**TEXT PROVIDED:**

# Arma 2 anyone?



## dak (Dec 15, 2013)

Anyone play?


----------



## Inor (Mar 22, 2013)

??? What are you talking about?


----------



## inceptor (Nov 19, 2012)

Inor said:


> ??? What are you talking about?


Arma 2 Official Website

If it involved the UN and it was made for the PS3, I might consider it. Blue targets would be kinda fun.


----------



## jimb1972 (Nov 12, 2012)

Is that the Filipino 1911 maker?


----------



## dak (Dec 15, 2013)

It's a military sim, good for preppers mods


----------



## PaulS (Mar 11, 2013)

It's a friggin' game that wastes your time and instills the wrong tactics for most real life scenarios.

If you want to play go out and play some paint ball games. it still won't teach you much but at least you might learn that you are dead faster than you think.


----------



## jimb1972 (Nov 12, 2012)

I used to drop a lot of quarters in the Asteroids game at the arcade and play a little COMBAT on the Atari 2400, have not played much in the last 30 years or so.


----------



## inceptor (Nov 19, 2012)

My wife bought me a PS3 for Christmas a couple of years ago. 61 and still like my toys


----------



## dak (Dec 15, 2013)

PaulS said:


> It's a friggin' game that wastes your time and instills the wrong tactics for most real life scenarios.
> 
> If you want to play go out and play some paint ball games. it still won't teach you much but at least you might learn that you are dead faster than you think.


are you willing to hire me for some work?


----------



## pheniox17 (Dec 12, 2013)

dak said:


> Anyone play?


nope not this one, but there is a also a awesome mod to it, it's a online zombie hunting survival game (I have forgotten what the mod is called but was very popular for a wile)

to your comments about relating games to prepping, for the love of god, universe and everything, computer games are NOT a training tool for preppers (there is 0 respawn points in real life, you die you die)

a few years ago, 2 games got the attention of the military (rambow 6, delta force black hawk down) but these days...

enjoy your games, currently I'm playing black ops2 from cod (it's screwed up, but has a good entertainment/time wasting value) but never ever confuse games with real life, or you will find yourself in a world of pain


----------



## pheniox17 (Dec 12, 2013)

inceptor said:


> My wife bought me a PS3 for Christmas a couple of years ago. 61 and still like my toys


 :ugeek: ::rambo::


----------



## inceptor (Nov 19, 2012)

Tis true. The best part of Fallout 3 and Battlefield 3 is the fact if you get killed, that part of the game starts over. No redo's in real life.


----------



## inceptor (Nov 19, 2012)

pheniox17 said:


> :ugeek: ::rambo::


Ain't it the truth :lol:


----------



## pheniox17 (Dec 12, 2013)

inceptor said:


> Tis true. The best part of Fallout 3 and Battlefield 3 is the fact if you get killed, that part of the game starts over. No redo's in real life.


that's what I loved about black hawk down (its worth playing on the pc, the mission irine.... so f#%ked up, and most memorable moment in any fps game I have played) and you get shot in game, you die, no resporn but you can save it as you go....

it gave me a new found respect for delta and rangers involved in Somalia, and it's the only game I have ever seen made "close true" it's fiction, but the amount of work the development team put into it (the advertising was can you do any better) deserves a gold star or two


----------



## pheniox17 (Dec 12, 2013)

**RECORDED DATA:**
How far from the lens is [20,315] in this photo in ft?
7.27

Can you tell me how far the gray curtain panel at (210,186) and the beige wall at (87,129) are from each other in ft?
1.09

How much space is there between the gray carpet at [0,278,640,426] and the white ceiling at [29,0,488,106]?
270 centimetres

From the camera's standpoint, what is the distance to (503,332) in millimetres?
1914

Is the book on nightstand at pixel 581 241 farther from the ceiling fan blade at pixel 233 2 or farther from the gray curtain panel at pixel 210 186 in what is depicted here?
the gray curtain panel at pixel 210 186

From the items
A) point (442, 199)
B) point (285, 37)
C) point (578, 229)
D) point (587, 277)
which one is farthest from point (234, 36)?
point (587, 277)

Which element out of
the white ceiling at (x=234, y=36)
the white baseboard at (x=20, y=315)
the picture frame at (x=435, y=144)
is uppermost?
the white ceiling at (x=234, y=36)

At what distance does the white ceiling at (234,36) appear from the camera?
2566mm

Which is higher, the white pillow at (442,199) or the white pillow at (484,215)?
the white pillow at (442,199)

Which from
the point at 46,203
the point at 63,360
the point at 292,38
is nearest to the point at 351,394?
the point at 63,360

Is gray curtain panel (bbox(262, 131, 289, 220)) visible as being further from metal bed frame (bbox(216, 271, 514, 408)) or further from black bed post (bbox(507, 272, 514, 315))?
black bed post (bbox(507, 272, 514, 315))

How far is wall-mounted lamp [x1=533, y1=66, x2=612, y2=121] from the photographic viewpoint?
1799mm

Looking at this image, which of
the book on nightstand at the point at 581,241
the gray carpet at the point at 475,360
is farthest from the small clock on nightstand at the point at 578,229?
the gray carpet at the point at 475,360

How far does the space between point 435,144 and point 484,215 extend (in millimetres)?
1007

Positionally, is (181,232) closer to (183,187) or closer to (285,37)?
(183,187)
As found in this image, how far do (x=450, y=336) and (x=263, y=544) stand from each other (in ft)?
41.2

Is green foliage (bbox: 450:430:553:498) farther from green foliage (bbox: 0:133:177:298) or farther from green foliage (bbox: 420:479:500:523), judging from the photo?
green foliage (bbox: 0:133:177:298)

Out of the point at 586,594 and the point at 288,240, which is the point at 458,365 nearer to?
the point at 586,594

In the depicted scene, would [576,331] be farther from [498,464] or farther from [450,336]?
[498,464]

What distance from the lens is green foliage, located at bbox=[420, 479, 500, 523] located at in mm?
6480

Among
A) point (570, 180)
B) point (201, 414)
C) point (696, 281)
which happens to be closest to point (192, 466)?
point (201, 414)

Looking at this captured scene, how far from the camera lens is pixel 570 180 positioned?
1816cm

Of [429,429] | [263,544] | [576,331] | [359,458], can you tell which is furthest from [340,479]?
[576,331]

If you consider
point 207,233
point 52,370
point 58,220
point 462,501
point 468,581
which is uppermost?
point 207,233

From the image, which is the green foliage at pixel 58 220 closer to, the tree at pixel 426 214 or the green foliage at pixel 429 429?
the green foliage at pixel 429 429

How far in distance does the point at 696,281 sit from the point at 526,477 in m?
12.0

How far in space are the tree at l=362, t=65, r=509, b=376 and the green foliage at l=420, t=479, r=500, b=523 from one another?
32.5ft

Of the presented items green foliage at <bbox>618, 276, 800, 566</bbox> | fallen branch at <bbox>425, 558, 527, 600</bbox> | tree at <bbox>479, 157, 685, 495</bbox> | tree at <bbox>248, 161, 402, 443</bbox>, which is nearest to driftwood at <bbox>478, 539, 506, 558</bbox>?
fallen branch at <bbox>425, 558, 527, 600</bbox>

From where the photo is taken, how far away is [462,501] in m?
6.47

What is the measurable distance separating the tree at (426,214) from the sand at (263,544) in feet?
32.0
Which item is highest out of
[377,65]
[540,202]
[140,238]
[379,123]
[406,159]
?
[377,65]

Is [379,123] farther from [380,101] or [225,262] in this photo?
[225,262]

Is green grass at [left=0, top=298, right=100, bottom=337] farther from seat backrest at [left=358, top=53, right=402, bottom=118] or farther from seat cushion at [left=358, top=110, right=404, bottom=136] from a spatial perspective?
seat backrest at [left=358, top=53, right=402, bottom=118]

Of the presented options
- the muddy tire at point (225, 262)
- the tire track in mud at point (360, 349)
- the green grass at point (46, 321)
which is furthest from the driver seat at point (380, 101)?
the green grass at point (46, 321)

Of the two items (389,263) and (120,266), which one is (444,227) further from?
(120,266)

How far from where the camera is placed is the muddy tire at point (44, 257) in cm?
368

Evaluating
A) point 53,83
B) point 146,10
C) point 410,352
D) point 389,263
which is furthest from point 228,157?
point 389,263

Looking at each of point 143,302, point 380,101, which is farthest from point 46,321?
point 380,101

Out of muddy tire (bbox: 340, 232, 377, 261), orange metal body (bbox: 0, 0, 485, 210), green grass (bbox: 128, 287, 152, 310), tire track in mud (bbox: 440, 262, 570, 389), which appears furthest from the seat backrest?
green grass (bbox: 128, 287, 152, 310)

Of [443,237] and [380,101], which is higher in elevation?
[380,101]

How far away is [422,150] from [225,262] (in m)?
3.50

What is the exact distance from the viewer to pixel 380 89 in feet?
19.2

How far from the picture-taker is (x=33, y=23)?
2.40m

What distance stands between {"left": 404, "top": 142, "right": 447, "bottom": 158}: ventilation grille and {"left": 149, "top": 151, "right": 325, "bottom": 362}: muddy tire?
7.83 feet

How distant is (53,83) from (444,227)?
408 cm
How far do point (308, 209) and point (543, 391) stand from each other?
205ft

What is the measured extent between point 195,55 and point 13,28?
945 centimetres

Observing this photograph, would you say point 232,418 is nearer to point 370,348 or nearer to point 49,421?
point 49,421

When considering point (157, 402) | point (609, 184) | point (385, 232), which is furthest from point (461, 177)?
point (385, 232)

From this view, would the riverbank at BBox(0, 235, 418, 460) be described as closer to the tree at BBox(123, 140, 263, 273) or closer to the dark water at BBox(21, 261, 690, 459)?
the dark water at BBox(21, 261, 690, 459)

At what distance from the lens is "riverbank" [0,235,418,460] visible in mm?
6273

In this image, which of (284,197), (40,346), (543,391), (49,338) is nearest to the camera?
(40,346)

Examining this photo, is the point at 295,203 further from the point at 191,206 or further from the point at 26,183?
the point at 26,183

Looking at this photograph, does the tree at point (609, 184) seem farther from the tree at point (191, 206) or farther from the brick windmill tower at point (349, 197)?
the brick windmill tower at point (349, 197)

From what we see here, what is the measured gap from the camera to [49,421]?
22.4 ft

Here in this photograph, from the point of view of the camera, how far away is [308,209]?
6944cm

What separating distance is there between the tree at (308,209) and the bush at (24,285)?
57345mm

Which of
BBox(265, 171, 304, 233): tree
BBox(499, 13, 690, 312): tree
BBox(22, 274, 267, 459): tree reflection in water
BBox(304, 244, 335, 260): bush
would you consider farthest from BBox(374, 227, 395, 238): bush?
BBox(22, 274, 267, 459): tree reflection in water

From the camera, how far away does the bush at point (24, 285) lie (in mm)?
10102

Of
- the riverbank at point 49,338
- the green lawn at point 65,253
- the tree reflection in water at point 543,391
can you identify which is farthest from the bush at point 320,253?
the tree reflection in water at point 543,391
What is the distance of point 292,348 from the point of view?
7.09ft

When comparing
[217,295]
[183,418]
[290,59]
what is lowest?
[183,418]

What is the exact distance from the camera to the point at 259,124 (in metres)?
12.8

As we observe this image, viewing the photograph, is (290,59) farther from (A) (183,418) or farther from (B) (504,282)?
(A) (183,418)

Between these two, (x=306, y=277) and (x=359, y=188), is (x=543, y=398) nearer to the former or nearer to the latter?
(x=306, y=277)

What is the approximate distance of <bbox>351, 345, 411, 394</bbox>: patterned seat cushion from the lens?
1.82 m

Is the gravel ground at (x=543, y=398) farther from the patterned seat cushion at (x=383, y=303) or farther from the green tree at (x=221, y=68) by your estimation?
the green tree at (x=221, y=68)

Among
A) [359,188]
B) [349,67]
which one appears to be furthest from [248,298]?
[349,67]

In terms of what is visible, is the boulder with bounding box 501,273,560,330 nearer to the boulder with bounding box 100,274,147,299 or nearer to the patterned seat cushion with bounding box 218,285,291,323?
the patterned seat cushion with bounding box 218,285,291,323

**TO DO:**
a - In the forum thread about Arma 2, what did inceptor's wife buy him for Christmas?
b - Update the part of the Arma 2 forum thread that opens with the words containing "nope not this" and closes with "for a wile)", putting "bandit hunting" in place of "zombie hunting".
c - Carry the forum thread about Arma 2 further, starting right after its last line.

**TASK ANSWERS:**
a - A PS3.

b -
nope not this one, but there is a also a awesome mod to it, it's a online bandit hunting survival game (I have forgotten what the mod is called but was very popular for a wile)

c -
pheniox17 said:


> nope not this one, but there is a also a awesome mod to it, it's a online zombie hunting survival game (I have forgotten what the mod is called but was very popular for a wile)
> 
> to your comments about relating games to prepping, for the love of god, universe and everything, computer games are NOT a training tool for preppers (there is 0 respawn points in real life, you die you die)
> 
> ...


i remember what the mod is called now, dayZ, it's what made arma2 popular, was never credited as a quality game but sales went through the roof with that mod (privately written, and was going to be made into a full stand alone game) it's a "ultimate" zombie survival game


----------



## dak (Dec 15, 2013)

For arma 2, dayz especially, you could learn a little something about trading and that you can trusty no one.


----------



## pheniox17 (Dec 12, 2013)

dak said:


> For arma 2, dayz especially, you could learn a little something about trading and that you can trusty no one.


yea don't trust anyone to start with lol

it was on my to get list, but fps games, I'm too into cod atm (I like the fast pace, and the storyline) and loved the game last of us (that will have to be the best zombie survival gave I have ever played, and has one ****ed up storyline, anyone with a ps3 i highly recommend it (and it may bring a tear to your eye socket)

but give me a c&c game or dawn of war game any day


----------



## Lucky Jim (Sep 2, 2012)

dak said:


> Arma 2, Anyone play?


Yay.. 
I been playing it for years, check out my thread-
http://www.prepperforums.net/forum/general-talk/1203-pc-wargames-navigation-training-tools.html


----------



## dak (Dec 15, 2013)

I suggest to read the Bible than play this game tho


----------



## inceptor (Nov 19, 2012)

Why can't you do both? I do.


----------



## rickkyw1720pf (Nov 17, 2012)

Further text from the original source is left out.